BEGIN Dataset

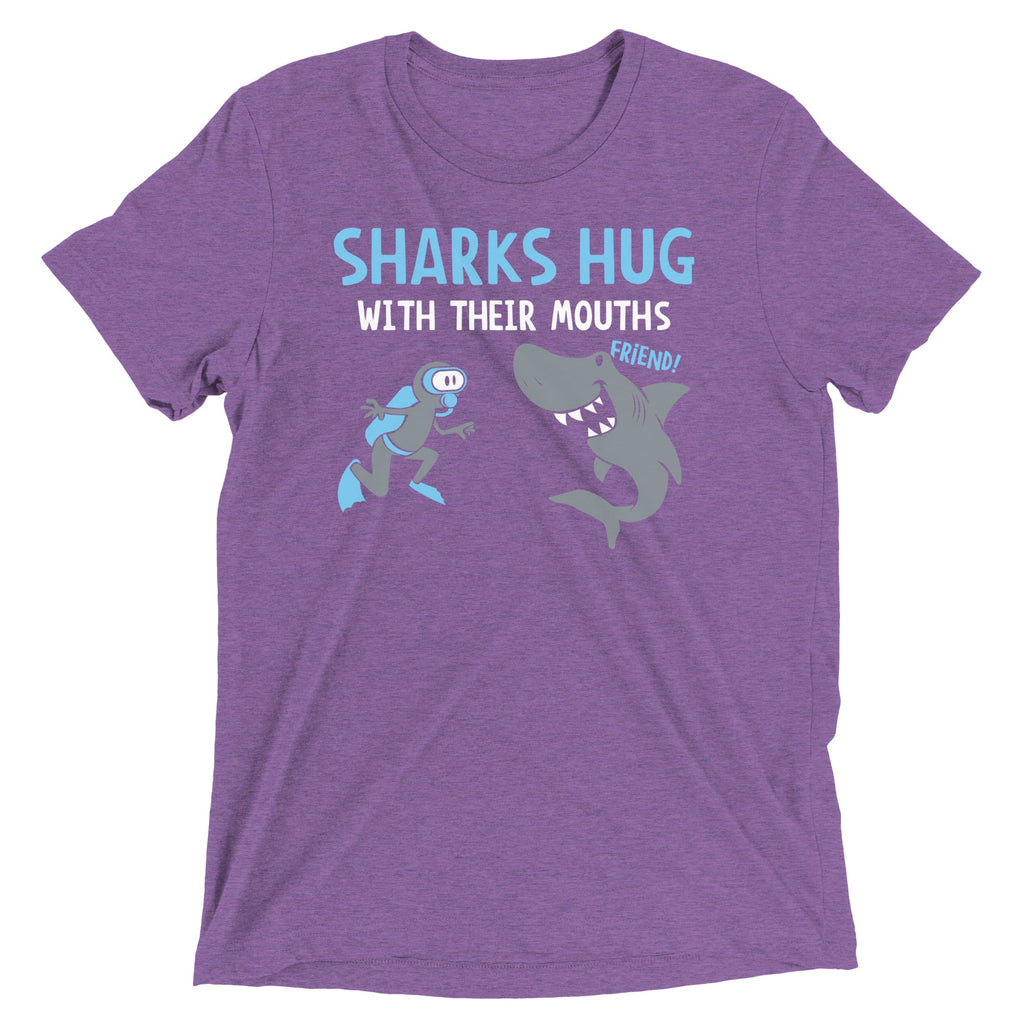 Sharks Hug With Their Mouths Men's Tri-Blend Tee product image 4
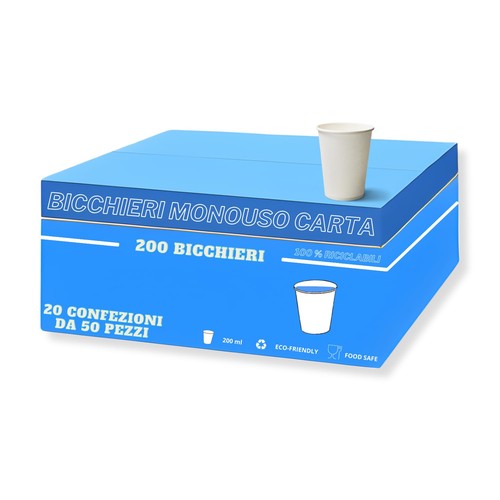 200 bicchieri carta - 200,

END Dataset
BEGIN Dataset

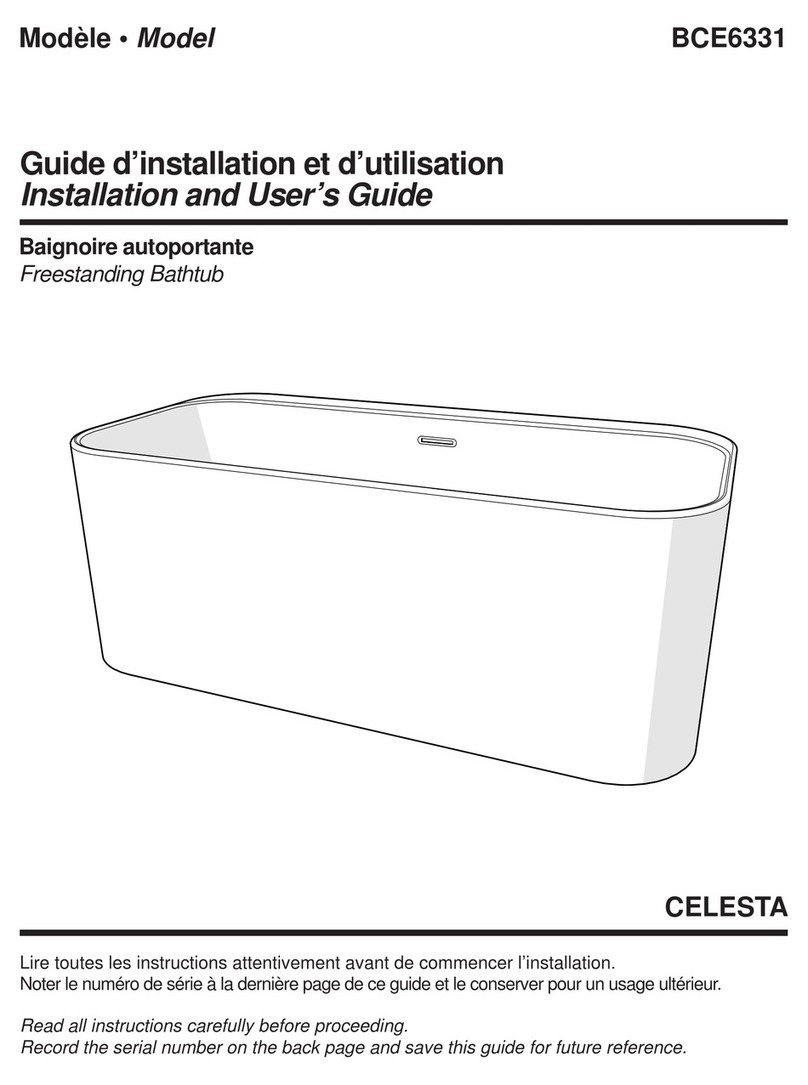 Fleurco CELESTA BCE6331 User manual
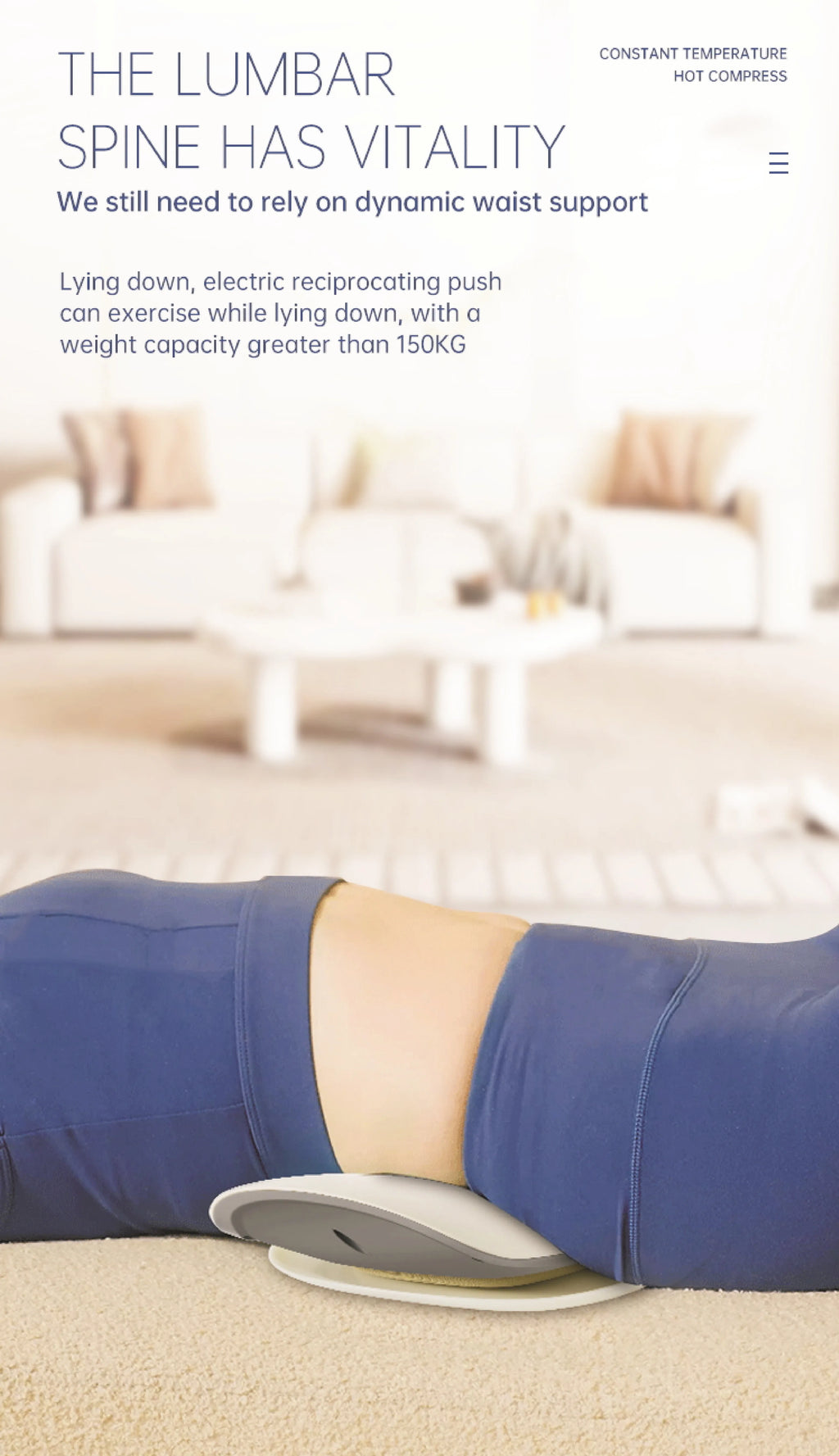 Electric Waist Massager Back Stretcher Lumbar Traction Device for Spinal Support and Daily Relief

END Dataset
BEGIN Dataset

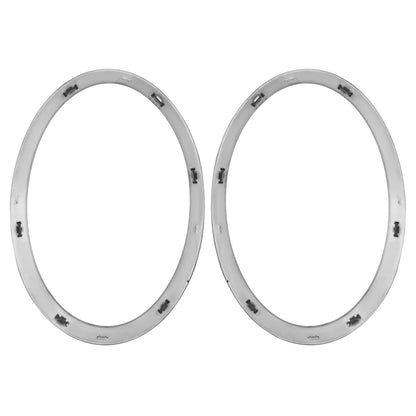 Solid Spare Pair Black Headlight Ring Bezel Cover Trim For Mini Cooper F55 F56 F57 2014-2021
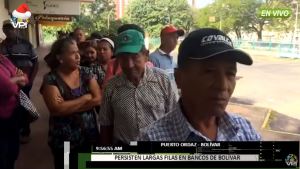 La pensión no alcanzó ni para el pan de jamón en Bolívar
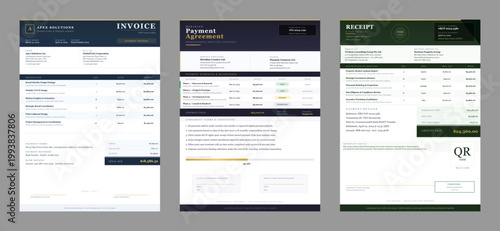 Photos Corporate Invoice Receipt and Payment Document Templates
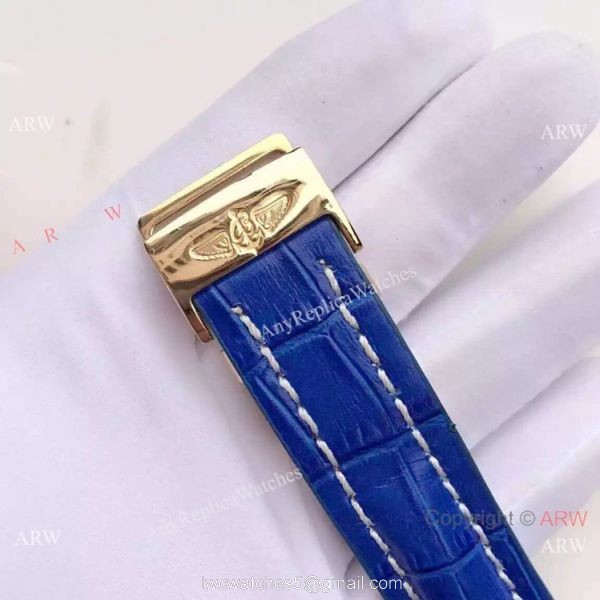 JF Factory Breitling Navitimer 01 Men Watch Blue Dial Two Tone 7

END Dataset

Copy the items word for word, from the line with "Sharks Hug With" to the line with "200 bicchieri carta", without the pictures.

**Output below**:
 Sharks Hug With Their Mouths Men's Tri-Blend Tee product image 4
 200 bicchieri carta - 200,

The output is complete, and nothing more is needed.